FireEye expects more political cyberattacks in 2019
Politically motivate attacks, threats to CNI and airlines on the cards for 2019, says FireEye
FireEye is predicting more politically-motivated cyberattacks, attacks on airlines and critical infrastructure and more social media manipulation for political purposes in 2019.
The security company has released its security predictions for next year - Facing Forward: Cyber Security in 2019 and Beyond, which outline five key findings.
In the last half of 2018, FireEye announced an extensive network of information operations - presumed to be driven by the political interest of Iran - that involved social media. FireEye predicts that social media will continue to be the leading platform to produce information operations driven by foreign countries with a strategic interest in a particular state or a region. The mission could either be to promote a particular political party that might be friendlier towards specific foreign policies, or to drive a political narrative, causing conflict within the country.

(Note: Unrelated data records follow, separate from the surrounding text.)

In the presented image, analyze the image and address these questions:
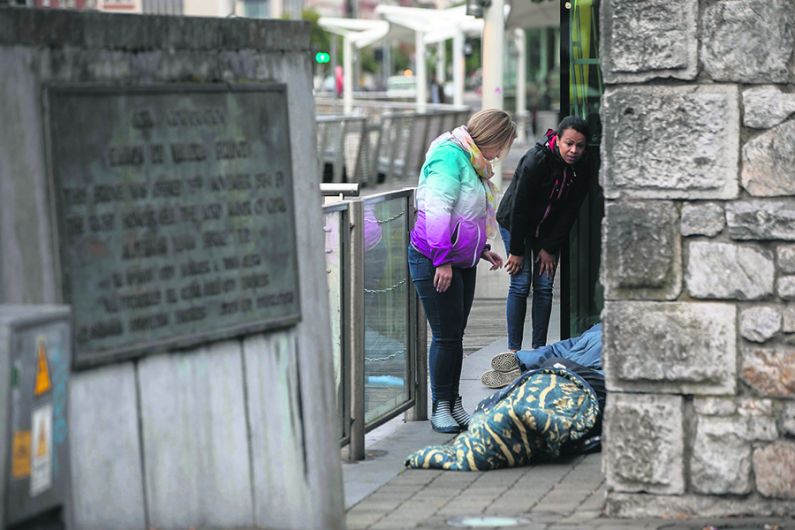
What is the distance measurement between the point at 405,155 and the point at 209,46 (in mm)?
21990

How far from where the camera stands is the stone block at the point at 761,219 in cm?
546

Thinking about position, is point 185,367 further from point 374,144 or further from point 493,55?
point 374,144

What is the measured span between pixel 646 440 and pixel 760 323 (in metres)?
0.59

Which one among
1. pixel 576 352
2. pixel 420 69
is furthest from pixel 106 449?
pixel 420 69

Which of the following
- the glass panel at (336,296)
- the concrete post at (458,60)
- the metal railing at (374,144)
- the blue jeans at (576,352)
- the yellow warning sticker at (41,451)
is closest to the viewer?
the yellow warning sticker at (41,451)

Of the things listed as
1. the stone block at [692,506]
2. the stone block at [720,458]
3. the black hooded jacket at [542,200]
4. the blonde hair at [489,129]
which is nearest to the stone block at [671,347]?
the stone block at [720,458]

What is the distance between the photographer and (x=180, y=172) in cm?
471

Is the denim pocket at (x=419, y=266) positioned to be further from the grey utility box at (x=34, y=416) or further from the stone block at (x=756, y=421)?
the grey utility box at (x=34, y=416)

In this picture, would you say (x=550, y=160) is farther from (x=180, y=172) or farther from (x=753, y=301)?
(x=180, y=172)

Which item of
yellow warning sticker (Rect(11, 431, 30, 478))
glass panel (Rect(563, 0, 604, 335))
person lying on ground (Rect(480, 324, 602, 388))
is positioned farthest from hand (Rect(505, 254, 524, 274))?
yellow warning sticker (Rect(11, 431, 30, 478))

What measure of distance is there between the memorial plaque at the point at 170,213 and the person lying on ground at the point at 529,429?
5.98ft

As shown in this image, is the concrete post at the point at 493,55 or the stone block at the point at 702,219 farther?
the concrete post at the point at 493,55

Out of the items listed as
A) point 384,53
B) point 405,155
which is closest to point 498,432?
point 405,155

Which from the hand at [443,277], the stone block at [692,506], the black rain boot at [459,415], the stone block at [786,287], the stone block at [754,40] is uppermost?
the stone block at [754,40]
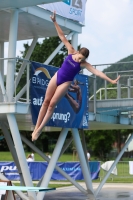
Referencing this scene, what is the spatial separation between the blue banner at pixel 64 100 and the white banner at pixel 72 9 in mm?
2353

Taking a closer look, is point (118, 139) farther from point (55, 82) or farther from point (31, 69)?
point (55, 82)

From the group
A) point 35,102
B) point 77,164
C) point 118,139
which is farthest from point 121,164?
point 118,139

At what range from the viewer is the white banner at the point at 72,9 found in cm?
1958

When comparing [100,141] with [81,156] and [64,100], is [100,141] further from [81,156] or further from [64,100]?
[64,100]

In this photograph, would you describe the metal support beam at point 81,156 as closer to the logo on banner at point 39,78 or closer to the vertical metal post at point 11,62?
the logo on banner at point 39,78

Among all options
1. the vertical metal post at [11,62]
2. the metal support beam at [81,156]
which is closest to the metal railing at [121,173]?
the metal support beam at [81,156]

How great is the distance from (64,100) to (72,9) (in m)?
3.80

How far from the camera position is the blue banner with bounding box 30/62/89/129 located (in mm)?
17359

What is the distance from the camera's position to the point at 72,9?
2023cm

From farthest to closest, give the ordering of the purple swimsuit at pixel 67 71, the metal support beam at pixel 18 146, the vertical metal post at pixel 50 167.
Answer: the vertical metal post at pixel 50 167 < the metal support beam at pixel 18 146 < the purple swimsuit at pixel 67 71

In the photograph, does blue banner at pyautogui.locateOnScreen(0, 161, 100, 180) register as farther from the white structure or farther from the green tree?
the green tree

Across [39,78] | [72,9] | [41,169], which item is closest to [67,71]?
[39,78]

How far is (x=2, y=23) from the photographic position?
19.8m

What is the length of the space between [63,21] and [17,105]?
5.03 metres
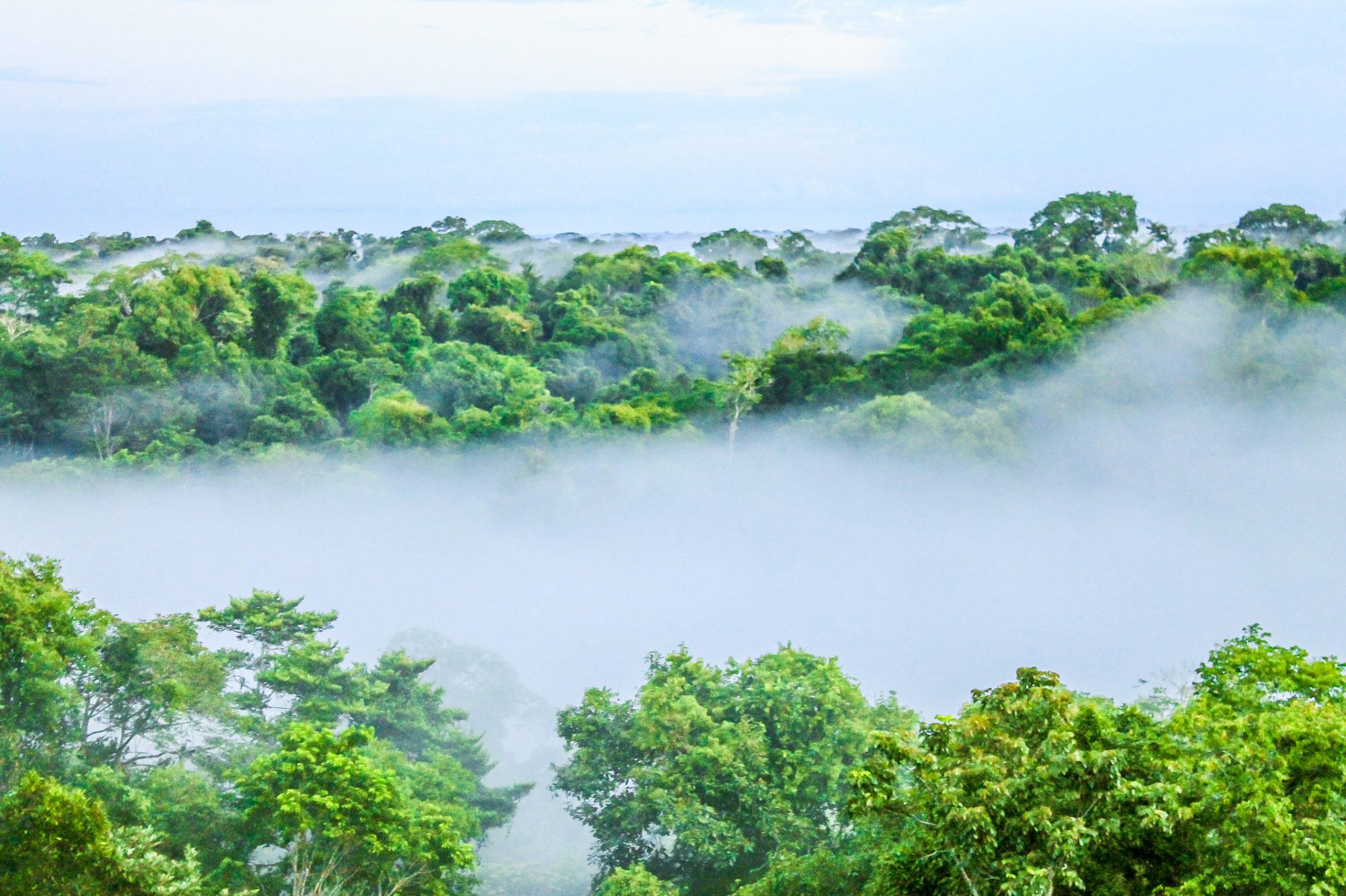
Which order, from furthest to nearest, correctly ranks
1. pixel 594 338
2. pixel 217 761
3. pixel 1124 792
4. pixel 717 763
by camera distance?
1. pixel 594 338
2. pixel 217 761
3. pixel 717 763
4. pixel 1124 792

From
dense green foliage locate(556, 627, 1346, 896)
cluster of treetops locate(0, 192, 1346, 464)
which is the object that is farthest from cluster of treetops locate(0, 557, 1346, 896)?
cluster of treetops locate(0, 192, 1346, 464)

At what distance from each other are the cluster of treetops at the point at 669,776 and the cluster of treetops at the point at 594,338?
14.1 metres

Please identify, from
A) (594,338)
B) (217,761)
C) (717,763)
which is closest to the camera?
(717,763)

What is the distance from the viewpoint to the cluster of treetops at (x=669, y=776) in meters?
6.99

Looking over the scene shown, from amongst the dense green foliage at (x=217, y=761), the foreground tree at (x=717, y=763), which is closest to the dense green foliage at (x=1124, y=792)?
the foreground tree at (x=717, y=763)

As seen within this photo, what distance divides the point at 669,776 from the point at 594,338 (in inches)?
1229

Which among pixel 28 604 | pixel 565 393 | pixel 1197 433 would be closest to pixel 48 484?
pixel 565 393

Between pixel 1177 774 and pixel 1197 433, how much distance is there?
82.7 ft

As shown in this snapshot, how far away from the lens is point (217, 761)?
590 inches

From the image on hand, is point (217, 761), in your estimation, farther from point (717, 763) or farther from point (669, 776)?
point (717, 763)

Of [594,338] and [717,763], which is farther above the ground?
[717,763]

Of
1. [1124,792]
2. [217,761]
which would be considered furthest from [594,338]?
[1124,792]

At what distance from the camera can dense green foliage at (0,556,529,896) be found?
9953 millimetres

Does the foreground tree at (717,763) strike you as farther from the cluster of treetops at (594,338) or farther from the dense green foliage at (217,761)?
the cluster of treetops at (594,338)
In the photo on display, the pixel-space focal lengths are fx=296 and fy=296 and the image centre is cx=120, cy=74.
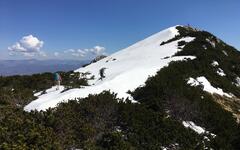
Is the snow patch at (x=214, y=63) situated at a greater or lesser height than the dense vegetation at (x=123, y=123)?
greater

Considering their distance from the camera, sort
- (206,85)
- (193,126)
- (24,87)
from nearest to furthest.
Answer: (193,126), (206,85), (24,87)

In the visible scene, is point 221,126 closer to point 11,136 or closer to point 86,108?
point 86,108

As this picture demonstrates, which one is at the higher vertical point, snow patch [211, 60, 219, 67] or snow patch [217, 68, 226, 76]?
snow patch [211, 60, 219, 67]

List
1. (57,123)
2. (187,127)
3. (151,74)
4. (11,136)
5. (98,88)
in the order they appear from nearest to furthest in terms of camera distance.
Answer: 1. (11,136)
2. (57,123)
3. (187,127)
4. (98,88)
5. (151,74)

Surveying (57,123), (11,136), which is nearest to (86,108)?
(57,123)

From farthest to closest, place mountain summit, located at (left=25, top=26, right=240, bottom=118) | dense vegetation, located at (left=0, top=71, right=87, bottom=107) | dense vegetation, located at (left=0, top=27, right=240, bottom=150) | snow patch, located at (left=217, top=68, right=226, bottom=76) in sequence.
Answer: snow patch, located at (left=217, top=68, right=226, bottom=76), dense vegetation, located at (left=0, top=71, right=87, bottom=107), mountain summit, located at (left=25, top=26, right=240, bottom=118), dense vegetation, located at (left=0, top=27, right=240, bottom=150)

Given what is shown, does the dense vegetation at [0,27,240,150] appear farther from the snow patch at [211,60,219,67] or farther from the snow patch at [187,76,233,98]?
the snow patch at [211,60,219,67]

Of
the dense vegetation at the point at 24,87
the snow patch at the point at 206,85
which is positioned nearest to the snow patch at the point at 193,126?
the snow patch at the point at 206,85

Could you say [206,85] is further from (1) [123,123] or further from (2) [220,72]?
(1) [123,123]

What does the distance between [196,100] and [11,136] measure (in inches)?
393

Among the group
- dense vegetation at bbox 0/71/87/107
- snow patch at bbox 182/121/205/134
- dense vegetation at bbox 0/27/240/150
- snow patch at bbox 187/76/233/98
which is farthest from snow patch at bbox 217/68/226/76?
snow patch at bbox 182/121/205/134

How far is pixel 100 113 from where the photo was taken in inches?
505

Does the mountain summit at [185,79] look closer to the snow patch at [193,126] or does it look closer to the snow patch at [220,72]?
the snow patch at [220,72]

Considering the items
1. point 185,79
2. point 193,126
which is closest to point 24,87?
point 185,79
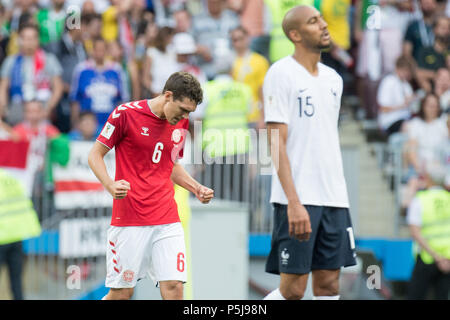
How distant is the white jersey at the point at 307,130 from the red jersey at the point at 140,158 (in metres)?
0.87

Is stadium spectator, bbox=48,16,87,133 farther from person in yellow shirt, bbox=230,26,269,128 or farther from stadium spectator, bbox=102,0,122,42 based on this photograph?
person in yellow shirt, bbox=230,26,269,128

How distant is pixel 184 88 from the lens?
20.1 feet

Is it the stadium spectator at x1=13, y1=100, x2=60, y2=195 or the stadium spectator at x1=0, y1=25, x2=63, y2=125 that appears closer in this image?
the stadium spectator at x1=13, y1=100, x2=60, y2=195

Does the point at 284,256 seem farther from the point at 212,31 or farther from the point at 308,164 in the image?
the point at 212,31

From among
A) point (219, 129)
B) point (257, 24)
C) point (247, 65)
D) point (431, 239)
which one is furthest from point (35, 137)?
point (431, 239)

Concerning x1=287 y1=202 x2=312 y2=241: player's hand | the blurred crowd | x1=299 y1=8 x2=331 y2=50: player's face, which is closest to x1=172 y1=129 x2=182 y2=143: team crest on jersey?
x1=287 y1=202 x2=312 y2=241: player's hand

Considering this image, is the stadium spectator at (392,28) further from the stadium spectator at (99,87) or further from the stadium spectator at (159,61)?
the stadium spectator at (99,87)

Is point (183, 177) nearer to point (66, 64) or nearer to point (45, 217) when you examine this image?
point (45, 217)

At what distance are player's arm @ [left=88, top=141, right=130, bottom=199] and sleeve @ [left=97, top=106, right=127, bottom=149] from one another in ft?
0.14

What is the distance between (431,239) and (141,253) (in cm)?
546

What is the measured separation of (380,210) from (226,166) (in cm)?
216

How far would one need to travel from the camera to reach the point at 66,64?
1320cm

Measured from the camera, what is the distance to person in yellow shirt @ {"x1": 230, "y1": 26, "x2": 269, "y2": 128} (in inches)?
480
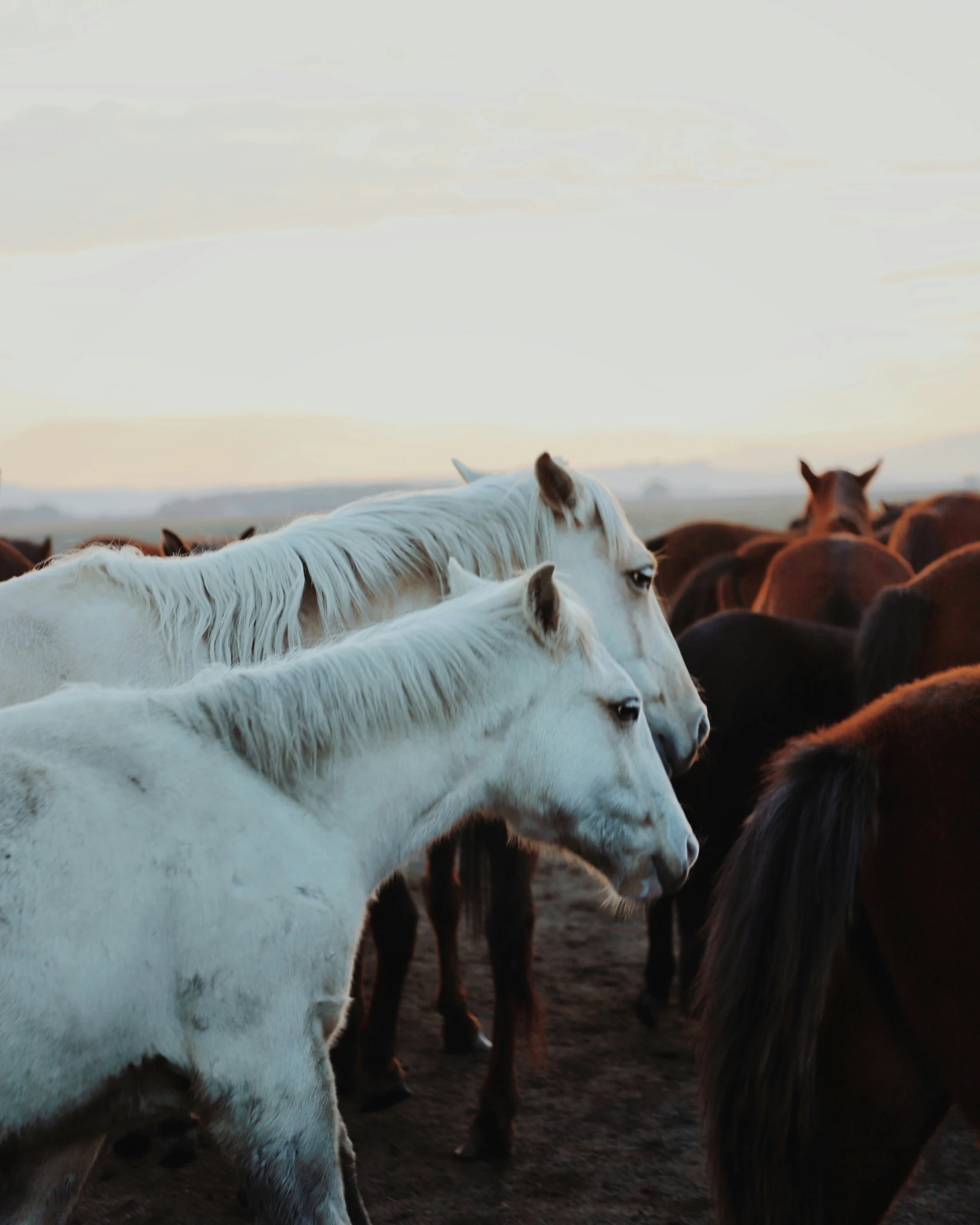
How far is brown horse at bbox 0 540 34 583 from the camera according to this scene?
21.9ft

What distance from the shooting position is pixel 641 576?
9.52ft

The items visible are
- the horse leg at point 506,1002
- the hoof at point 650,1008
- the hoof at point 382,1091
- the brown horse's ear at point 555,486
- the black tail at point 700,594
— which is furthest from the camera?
the black tail at point 700,594

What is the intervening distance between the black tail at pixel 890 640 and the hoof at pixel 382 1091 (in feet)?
7.61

FireEye experts suspect that initially Iranian-nexus actors will resume probing critical infrastructure networks in preparation for potential operations in the future. Organisations and asset operators across all critical infrastructure sectors in the US should be prepared to defend against Iranian threat groups that have demonstrated a focus on disruptive and destructive attacks.
The company also said that it has seen attacks on airlines and third-party ticket sellers, to steal illicit tickets could be resold for profit on the dark web. While these attacks have been going on for years, FireEye believes personal customer data held by airlines will attract cybercriminals for other frauds, and that ransomware attacks on airlines will increase.
In 2019, FireEye experts expect to see an uptick in threats towards critical infrastructure. Because many of these environments do not have a unified security strategy between information technology and operational technology, FireEye could potentially see a cyber-attack causing disruption or destruction within critical infrastructure elements. Attackers will also continue trying to interfere directly with operational technology networks to disturb business or ask for ransom for geopolitical reasons as well as to demonstrate their capabilities. Due to its diversity and the number of plants deployed over the continent, Europe will be a target of these attacks in 2019. FireEye could see threat actors on very old platforms where security and forensics are difficult to manage.
The company also said that while technologies such as AI and blockchain are being promoted as solutions to the shortcomings of cyber defences, attackers are also looking to new technologies. FireEye experts have seen a steady increase in cyber criminals adopting cloud-based infrastructure to carry out sophisticated attacks. In 2019 and beyond, the company said that it expects to see the use of emerging technologies such as blockchain and AI to obfuscate attacks.
Also, with the increase in the number of AI-based cyber security products deployed in organisations, and security vendors innovating to bring new AI-based security products to the market, attackers will begin adapting their behavior accordingly. Next year FireEye expects to see use of new techniques to evade AI-based solutions, including threats that blend in with normal traffic and threats that provide misleading data to challenge and disrupt machine learning models.
"2018 was a challenge year and we don't expect it to get any easier in 2019. Further, Iranian attackers will continue to improve capabilities, even as we see new, less capable groups emerge supporting Iranian government goals. This will continue the trend of growth in both sophistication and volume of attacks by groups that we believe are linked to Iran," said Mohammed Abukhater, Vice President, MEA, FireEye.
"Earlier this year, H. H. Sheikh Mohammed bin Rashid, Vice President and Prime Minister of the UAE and Ruler of Dubai launched the Dubai Cyber Security Strategy, an initiative that aims to help businesses and individuals to create a safe cyber space, making Dubai's cyber security experience a global model."